Yelp: It’s gotten worse since Google made changes to comply with EU rules

Lee Duna@lemmy.nz to Technology@lemmy.world – 139 points –
Yelp: It’s gotten worse since Google made changes to comply with EU rules
arstechnica.com
13

If Google was actually presenting information based on quality, Yelp would never be included. As mediocre as anyone else might be, Yelp is the worst by a huge margin.

Quora is somehow always in the first page near the top of results on questions, generally directly adjacent to the hallucinated "people also asked" list.

Quora is the absolute worst for gaming Google search.

When I'm desperate for a answer, I click it only to find NO ANSWER, just my question and the "people who asked".

One of my first jobs in tech was being low IT support at a chain of restaurants around 2011, and being sent any 'vendor calls'. Apparently customer service thought Yelp was a vendor, and I got on a phone call with Yelp reps literally suggesting that they can help "improve our reputation" and "without Yelp pro support, it could really tank our visibility".

In other words, it's a racket.

uBlacklist add-on, block yelp, quora, pinterest.

Yelp still exists?

Yelp as a restaurant finder isn't completely awful

IIRC that was it's original mission

This is the best summary I could come up with:


To comply with looming rules that ban tech giants from favoring their own services, Google has been testing new look search results for flights, trains, hotels, restaurants, and products in Europe.
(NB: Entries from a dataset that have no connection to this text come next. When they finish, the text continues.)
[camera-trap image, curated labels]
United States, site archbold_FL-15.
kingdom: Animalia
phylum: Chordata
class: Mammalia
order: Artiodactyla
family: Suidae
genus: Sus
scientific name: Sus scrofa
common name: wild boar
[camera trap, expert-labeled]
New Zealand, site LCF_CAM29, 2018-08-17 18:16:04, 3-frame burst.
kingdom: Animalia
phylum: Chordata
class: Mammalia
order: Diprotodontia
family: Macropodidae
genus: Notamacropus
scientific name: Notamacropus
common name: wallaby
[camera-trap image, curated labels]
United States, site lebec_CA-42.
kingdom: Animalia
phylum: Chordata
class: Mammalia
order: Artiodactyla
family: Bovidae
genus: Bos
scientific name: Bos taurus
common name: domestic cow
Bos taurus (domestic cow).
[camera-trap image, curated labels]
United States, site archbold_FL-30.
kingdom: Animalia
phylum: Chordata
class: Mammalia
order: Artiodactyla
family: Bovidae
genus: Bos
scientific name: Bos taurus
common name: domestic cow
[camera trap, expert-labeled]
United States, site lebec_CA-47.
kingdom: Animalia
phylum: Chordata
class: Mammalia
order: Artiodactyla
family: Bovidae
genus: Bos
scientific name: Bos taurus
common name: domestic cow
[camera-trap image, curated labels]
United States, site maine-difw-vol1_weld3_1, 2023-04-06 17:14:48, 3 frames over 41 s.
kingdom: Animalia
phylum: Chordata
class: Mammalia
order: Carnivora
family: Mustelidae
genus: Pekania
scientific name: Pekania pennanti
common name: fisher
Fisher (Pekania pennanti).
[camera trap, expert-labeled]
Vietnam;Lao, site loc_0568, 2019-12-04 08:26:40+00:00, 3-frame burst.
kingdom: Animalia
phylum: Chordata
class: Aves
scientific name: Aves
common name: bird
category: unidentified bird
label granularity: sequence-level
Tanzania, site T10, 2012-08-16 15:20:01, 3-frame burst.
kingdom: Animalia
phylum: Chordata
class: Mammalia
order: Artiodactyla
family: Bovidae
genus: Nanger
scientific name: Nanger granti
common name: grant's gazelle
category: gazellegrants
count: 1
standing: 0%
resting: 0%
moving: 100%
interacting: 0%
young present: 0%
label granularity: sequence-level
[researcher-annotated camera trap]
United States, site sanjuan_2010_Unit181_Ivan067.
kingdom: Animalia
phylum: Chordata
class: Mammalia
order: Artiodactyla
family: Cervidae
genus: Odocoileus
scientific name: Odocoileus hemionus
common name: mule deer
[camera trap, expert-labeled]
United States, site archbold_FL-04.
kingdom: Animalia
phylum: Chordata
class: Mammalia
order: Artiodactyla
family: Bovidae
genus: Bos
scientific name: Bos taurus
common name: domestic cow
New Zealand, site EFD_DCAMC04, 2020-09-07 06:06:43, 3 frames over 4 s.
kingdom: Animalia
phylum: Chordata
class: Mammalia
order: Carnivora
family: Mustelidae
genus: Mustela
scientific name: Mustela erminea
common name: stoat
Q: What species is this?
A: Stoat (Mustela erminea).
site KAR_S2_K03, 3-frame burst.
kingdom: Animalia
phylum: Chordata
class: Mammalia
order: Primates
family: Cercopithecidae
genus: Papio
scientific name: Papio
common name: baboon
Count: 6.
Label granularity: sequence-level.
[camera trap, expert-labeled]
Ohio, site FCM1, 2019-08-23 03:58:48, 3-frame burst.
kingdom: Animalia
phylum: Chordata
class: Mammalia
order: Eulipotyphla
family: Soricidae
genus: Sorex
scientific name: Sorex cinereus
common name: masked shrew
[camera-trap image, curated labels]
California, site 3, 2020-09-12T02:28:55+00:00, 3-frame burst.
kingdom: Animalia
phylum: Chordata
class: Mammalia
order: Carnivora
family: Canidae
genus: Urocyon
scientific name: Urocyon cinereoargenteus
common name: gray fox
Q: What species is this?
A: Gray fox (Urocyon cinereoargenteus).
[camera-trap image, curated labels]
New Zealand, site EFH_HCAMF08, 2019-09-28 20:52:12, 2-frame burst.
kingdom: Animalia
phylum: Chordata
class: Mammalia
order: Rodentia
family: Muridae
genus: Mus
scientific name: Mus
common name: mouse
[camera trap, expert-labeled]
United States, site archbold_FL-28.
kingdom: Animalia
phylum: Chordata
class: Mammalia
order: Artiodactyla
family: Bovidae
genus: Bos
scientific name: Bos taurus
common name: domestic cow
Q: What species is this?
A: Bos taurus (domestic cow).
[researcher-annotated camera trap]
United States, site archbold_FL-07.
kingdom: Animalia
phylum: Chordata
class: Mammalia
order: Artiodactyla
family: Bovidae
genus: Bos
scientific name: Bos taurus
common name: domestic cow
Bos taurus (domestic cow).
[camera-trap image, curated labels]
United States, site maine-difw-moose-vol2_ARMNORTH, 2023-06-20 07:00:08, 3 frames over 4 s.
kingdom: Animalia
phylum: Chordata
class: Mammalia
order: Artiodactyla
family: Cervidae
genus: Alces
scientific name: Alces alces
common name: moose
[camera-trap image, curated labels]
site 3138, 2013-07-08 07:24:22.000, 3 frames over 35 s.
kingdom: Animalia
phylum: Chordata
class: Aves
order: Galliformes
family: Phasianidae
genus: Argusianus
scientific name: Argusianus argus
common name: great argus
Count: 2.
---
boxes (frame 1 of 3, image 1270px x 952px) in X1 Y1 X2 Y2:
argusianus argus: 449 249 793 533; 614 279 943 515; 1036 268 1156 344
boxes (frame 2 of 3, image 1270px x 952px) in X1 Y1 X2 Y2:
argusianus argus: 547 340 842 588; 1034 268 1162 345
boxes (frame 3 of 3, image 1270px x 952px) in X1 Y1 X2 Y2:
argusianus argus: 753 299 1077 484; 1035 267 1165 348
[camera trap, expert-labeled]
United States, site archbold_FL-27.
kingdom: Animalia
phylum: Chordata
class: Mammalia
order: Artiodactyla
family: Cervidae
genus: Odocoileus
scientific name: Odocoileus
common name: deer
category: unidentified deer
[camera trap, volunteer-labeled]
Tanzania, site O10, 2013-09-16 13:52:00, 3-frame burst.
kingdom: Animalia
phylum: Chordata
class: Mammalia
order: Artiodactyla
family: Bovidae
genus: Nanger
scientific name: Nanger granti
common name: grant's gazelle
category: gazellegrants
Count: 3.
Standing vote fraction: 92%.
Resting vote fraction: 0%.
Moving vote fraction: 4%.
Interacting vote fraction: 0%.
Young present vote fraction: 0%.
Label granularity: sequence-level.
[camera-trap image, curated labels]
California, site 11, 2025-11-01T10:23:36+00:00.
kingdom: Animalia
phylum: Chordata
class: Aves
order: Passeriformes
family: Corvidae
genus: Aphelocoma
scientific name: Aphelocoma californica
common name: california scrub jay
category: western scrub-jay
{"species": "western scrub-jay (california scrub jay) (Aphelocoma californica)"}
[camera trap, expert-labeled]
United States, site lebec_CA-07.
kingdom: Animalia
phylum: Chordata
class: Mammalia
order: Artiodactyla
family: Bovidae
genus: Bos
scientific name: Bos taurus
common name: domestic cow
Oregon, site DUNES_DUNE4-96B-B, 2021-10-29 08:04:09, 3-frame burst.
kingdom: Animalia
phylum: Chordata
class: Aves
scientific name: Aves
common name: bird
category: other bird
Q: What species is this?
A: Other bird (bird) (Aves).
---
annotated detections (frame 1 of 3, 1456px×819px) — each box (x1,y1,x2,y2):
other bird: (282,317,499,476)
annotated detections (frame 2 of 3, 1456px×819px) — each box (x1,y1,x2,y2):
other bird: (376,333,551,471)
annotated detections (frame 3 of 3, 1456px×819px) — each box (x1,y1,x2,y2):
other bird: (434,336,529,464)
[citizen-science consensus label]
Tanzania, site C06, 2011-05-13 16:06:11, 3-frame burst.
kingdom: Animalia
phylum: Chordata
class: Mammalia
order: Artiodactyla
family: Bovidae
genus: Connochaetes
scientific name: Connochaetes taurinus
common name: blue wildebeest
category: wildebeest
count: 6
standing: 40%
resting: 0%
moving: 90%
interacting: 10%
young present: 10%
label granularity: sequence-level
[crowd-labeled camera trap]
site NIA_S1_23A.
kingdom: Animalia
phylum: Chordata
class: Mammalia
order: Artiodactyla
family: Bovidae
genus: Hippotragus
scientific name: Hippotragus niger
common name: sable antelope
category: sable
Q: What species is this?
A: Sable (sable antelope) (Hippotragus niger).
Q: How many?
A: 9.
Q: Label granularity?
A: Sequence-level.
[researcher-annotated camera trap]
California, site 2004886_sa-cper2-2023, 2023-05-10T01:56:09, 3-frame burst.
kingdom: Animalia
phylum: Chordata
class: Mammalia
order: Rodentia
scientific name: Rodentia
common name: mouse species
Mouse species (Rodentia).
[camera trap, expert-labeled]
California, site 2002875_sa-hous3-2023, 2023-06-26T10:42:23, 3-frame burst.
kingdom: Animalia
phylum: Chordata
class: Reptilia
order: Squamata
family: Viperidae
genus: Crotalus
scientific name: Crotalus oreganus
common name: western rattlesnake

The results, which Yelp shared with European regulators in December and WIRED this month, put some numerical backing behind complaints from Google rivals in travel, shopping, and hospitality that its efforts to comply with the DMA are insufficient—and potentially more harmful than the status quo.

Yelp and thousands of others have been demanding that the EU hold a firm line against the giant companies including Apple and Amazon that are subject to what’s widely considered the world’s strictest antitrust law, violations of which can draw fines of up to 10 percent of global annual sales.

Google spokesperson Rory O'Donoghue says the more than 20 changes made to search in response to the DMA are providing more opportunities for services such as Yelp to show up in results.

Google, which generates 30 percent of its sales from Europe, the Middle East, and Africa, views the DMA as disrespecting its expertise in what users want.

Companies such as Yelp that are critical of the changes in testing have called on the European Commission to immediately open an investigation into Google on March 7, when enforcement of the DMA begins.